The need for the Rongai orphanage was confirmed when, even before the foundations were laid, two small children were abandoned there. They were named after Peggy and her son Paddy!
The little boy and girl are just two of the many children who have been helped by SASCA.


Since the group started its work in Kenya at least 50 children have been supported through college and university.
One such lady is Sarah. When Peggy first met the little girl with one arm, she asked her what her dream was. Sarah said she wanted to be a teacher. She is now a teacher. Without the support of SASCA that education would not have been possible.


A change has come to the work of SASCA now, as the ladies get older and move on with life. Their local fundraising is winding down. The facilities in Rongai have been handed over to a local charity in Kenya, who had a small facility with doctors and nurses and are delighted to take on the responsibility of the bigger orphanage and medical centre. It’s very hard to walk away, but, Peggy said, “It wasn’t mine, it belongs to the people of Kilkenny who supported it.”


Restoring Sight
On one of her visits to Kenya Peggy met Paul, a boy who had severe facial burns after falling into a coal burner. He couldn’t afford medical care, was an outcast, and had no sight in one eye. Peggy arranged treatment and plastic surgery and now not only can he see out of both eyes but will soon have a home of his own and will begin training in a skill. He has become a valuable member of his community.

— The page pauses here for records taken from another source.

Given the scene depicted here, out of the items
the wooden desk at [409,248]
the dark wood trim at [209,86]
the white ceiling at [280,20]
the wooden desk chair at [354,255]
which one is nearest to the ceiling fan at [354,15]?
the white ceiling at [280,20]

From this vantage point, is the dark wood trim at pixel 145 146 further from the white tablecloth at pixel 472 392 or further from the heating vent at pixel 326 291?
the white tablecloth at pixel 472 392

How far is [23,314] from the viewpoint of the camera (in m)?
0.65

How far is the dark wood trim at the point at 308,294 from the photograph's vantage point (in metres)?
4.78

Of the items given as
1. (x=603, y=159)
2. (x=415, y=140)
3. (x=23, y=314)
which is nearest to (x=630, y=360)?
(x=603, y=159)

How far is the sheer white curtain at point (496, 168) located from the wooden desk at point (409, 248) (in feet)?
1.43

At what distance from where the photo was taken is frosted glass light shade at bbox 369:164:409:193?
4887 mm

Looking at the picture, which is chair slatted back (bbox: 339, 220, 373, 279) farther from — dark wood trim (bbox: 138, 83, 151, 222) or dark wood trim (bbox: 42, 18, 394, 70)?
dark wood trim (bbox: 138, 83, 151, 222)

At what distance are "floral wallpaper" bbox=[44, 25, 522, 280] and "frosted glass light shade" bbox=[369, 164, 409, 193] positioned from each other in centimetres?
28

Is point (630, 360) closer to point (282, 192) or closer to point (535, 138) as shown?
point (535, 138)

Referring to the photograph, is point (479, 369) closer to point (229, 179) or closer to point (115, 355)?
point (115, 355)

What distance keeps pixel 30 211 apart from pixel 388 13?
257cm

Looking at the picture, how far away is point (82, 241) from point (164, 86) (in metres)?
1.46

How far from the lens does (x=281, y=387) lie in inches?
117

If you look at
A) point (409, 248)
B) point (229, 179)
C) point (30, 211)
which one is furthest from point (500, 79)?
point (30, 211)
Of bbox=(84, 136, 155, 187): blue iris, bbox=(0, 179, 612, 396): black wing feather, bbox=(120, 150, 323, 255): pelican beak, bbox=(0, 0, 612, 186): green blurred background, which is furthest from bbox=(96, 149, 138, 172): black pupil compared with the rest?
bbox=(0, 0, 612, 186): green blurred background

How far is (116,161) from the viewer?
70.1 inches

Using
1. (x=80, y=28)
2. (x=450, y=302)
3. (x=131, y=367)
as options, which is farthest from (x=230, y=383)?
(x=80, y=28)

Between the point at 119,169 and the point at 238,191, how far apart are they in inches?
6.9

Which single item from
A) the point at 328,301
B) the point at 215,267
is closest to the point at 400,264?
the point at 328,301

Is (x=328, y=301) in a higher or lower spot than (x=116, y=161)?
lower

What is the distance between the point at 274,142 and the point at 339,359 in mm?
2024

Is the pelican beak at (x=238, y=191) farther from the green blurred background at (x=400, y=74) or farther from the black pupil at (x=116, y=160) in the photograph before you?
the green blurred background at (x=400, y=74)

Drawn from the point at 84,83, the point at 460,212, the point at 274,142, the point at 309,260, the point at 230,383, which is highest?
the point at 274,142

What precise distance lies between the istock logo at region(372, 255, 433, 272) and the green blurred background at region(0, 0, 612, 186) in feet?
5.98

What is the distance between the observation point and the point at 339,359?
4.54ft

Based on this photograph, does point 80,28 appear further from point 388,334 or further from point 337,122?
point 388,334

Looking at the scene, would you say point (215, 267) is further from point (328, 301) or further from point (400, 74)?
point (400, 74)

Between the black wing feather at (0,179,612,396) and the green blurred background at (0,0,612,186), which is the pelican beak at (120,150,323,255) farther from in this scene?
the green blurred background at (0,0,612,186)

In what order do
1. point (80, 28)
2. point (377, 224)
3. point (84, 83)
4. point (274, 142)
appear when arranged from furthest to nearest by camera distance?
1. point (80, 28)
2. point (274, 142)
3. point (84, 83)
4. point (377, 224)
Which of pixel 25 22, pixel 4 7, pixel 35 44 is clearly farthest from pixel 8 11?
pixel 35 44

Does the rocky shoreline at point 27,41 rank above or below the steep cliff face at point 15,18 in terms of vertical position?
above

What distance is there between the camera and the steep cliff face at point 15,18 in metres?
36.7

Peggy took up the challenge of helping the blind children in Rongai. Thanks to her fundraising, treatment was made available to 16 year-old Anthony who was able to go to college; brother and sister Joseph and Esther both had their sight restored; as did Richard, who is a talented athlete and will soon be moving to Germany to continue his training.
Peggy is very grateful to her nephew Rory O’Sullivan Hennessy who helped her with fundraising for this medical care.

ABOVE:  Peggy Saunders with some of the children in Rongai


A miracle
“This isn’t my work, it’s God’s work. It’s a miracle,” Peggy said. The woman who started the project is humble, saying it was a group effort and she couldn’t have done anything ‘without those wonderful women who were with me’.


“They were wonderful people and they gave of their time,” she said. “Each came to Kenya in their turn and took part in concerts. They had a life they never would have had because of it.”
But what is also sure, is that a generation of children in a community in Kenya would never have had the lives they now have without the work of the wonderful Kilkenny group.